We are grateful to our Chinese colleagues for convening today's UN Security Council and for choosing a highly relevant topic devoted to issues of collective security.

Hardly anyone can be satisfied with the international situation we are facing today. The international security system is going through a profound crisis. Almost all institutions it relied on have deteriorated, the level of trust between key international players has dropped to a critical low. Today, more than ever before, it is important to understand why this has happened. However, for at least past 200 years, Western countries have been blaming Russia as the sole explanation for any such problems and their universal solution. But let us look at the facts.

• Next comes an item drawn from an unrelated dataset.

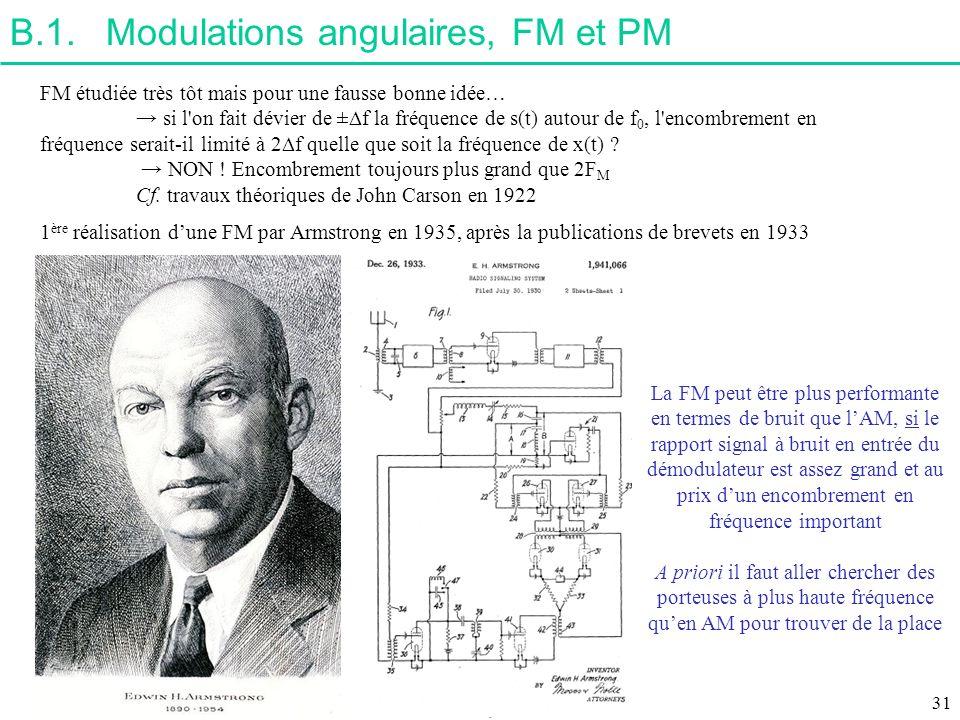 B.1. Modulations angulaires, FM et PM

In the late 1980s, the international community had reason to hope that the Cold War, with its arms race and the threat of a major confrontation between the superpowers, was behind us. Many experts seriously argued that bloc confrontation was also a thing of the past. The main reason for such developments was that the USSR, and subsequently Russia, radically changed course in response to the promises and pledges of the Western countries. Back then we were assured that NATO would not use the new situation in Europe in its own interests or create new dividing lines in Europe. We were promised an equal partnership based on trust, transparency and mutual consideration of security concerns, which included a promise not to expand NATO to the East.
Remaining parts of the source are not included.